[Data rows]
+ + + + + + +
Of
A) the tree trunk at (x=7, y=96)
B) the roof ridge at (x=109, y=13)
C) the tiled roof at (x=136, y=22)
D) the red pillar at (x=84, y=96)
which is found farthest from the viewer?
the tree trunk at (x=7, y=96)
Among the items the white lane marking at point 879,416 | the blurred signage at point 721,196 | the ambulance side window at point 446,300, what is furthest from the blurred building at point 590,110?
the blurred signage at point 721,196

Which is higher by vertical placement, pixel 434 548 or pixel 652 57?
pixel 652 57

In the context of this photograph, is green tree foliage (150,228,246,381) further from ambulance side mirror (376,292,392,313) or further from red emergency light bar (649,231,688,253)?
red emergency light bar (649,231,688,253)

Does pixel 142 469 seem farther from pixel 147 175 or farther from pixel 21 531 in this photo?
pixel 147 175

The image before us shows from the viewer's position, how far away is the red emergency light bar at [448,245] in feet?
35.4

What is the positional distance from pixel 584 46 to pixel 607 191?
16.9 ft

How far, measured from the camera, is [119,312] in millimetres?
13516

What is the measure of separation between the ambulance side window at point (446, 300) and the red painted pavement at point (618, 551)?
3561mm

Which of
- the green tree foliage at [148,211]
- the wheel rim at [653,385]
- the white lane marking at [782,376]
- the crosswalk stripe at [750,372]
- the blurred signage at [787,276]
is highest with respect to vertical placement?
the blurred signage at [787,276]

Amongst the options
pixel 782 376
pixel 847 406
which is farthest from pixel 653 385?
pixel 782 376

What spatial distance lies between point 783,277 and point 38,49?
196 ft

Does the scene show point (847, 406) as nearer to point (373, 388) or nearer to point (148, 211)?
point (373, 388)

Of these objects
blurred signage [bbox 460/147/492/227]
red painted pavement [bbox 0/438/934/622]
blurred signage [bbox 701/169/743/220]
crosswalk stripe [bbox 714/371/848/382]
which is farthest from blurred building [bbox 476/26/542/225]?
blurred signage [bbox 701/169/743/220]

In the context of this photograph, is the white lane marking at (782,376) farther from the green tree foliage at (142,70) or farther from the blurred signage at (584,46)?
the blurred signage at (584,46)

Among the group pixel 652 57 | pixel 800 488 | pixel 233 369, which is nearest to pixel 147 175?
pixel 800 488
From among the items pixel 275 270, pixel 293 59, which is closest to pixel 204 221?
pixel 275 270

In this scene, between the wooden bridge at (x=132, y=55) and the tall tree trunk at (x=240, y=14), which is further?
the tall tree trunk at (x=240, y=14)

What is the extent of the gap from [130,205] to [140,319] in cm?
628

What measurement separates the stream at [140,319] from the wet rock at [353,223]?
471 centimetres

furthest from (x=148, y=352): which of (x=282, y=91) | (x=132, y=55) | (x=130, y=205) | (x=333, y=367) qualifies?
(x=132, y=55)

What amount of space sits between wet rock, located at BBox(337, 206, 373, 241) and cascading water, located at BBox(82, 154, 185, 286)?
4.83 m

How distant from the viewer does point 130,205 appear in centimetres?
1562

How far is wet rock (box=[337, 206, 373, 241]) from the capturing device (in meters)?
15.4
+ + + + + + +
Reproduce the rows from the one containing "What measurement separates" up to and including the last row, keeping the requests, and offset every number in the answers (the distances and the point coordinates) by -55.

What measurement separates the stream at [140,319] from the wet rock at [353,223]?
416 centimetres

furthest from (x=148, y=352): which of (x=282, y=91) | (x=132, y=55) | (x=130, y=205) | (x=333, y=367) qualifies?
(x=77, y=0)

What amount of space sits between wet rock, located at BBox(337, 206, 373, 241) and cascading water, located at BBox(82, 154, 185, 286)?
-50.17 m

How distant from the viewer does point 130,205 appear in centimetres?
1507

How far is wet rock (box=[337, 206, 373, 241]) from the capturing device (in meters)?
-39.6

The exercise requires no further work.